SHORT EXERCISE
The required output is the exact sequence of lines from the line holding "Which one is farthest" to the end of the records, inclusive.

[Data extracted from a collection]
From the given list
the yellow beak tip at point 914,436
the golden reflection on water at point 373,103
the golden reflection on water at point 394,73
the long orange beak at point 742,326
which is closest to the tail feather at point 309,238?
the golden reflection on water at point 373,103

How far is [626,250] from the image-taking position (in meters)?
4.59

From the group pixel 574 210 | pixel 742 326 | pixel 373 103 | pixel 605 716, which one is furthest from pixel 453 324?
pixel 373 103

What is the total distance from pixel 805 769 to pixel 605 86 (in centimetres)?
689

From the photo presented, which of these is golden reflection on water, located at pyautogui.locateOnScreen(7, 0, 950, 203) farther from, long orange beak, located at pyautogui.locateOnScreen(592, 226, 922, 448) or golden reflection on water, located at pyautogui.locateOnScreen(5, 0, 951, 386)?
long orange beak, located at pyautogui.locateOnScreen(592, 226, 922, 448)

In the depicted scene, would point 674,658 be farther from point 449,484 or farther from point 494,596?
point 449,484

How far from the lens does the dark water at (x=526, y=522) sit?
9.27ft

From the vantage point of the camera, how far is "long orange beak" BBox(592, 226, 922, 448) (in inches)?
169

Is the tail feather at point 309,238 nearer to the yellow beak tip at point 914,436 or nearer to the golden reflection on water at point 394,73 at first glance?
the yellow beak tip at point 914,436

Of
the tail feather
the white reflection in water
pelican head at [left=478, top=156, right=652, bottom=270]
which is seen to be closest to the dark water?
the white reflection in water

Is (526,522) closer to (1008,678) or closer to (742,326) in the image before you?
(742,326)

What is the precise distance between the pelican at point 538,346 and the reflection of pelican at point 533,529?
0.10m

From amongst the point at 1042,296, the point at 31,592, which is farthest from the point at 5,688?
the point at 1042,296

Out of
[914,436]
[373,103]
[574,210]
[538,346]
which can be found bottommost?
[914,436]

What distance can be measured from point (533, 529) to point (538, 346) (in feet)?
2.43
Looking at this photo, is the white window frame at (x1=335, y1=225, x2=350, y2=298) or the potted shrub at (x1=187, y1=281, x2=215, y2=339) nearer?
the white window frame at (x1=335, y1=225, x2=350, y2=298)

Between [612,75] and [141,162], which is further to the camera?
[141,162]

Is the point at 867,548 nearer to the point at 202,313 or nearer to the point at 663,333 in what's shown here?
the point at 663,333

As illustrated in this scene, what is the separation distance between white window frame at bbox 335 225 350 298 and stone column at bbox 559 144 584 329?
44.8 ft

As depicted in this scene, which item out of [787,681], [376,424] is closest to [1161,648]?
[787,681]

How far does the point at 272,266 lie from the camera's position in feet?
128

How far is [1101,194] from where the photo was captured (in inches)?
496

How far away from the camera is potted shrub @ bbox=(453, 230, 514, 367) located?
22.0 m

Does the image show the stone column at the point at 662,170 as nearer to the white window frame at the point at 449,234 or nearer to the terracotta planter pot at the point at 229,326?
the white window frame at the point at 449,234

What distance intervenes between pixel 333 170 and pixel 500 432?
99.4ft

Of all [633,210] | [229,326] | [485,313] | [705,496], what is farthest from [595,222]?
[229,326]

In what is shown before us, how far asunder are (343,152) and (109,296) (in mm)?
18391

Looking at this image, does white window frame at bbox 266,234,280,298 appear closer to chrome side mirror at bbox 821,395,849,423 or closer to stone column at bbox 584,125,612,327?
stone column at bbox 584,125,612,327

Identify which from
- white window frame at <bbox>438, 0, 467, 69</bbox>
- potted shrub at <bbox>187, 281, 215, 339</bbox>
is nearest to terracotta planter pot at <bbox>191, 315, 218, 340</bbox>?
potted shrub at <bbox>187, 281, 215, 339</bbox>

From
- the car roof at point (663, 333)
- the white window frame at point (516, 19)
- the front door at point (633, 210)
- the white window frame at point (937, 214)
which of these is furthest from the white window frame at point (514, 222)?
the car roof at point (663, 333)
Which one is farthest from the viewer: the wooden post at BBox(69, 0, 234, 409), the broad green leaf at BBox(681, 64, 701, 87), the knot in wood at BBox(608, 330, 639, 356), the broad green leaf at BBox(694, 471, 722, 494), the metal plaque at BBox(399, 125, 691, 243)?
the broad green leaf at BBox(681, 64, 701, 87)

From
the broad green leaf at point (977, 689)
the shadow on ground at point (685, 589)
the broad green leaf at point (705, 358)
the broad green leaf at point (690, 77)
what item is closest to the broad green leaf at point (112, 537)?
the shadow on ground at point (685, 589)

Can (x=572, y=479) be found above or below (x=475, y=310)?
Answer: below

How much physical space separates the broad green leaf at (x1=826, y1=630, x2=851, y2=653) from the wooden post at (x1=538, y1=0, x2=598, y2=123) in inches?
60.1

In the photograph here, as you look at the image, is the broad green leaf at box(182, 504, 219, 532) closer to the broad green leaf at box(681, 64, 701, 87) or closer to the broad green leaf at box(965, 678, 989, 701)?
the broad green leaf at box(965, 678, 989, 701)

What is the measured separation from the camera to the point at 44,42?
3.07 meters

EXERCISE RESPONSE
Which one is farthest from the viewer: the wooden post at BBox(69, 0, 234, 409), the broad green leaf at BBox(681, 64, 701, 87), the knot in wood at BBox(608, 330, 639, 356), the broad green leaf at BBox(694, 471, 722, 494), the metal plaque at BBox(399, 125, 691, 243)?
the broad green leaf at BBox(681, 64, 701, 87)

From
the broad green leaf at point (977, 689)
the shadow on ground at point (685, 589)
the broad green leaf at point (705, 358)
the broad green leaf at point (690, 77)
what item is closest to the broad green leaf at point (112, 537)?
the shadow on ground at point (685, 589)

Can (x=572, y=479) be found above or below (x=475, y=310)?
Answer: below

How much physical space separates the broad green leaf at (x1=826, y1=630, x2=851, y2=653) from the wooden post at (x1=538, y1=0, x2=598, y2=123) in inches?
60.1

In the photograph here, as you look at the image, is the broad green leaf at box(182, 504, 219, 532) closer to the broad green leaf at box(681, 64, 701, 87) or closer to the broad green leaf at box(965, 678, 989, 701)?
the broad green leaf at box(965, 678, 989, 701)

What is the measured separation from the camera to the point at 44,42?
3.07 meters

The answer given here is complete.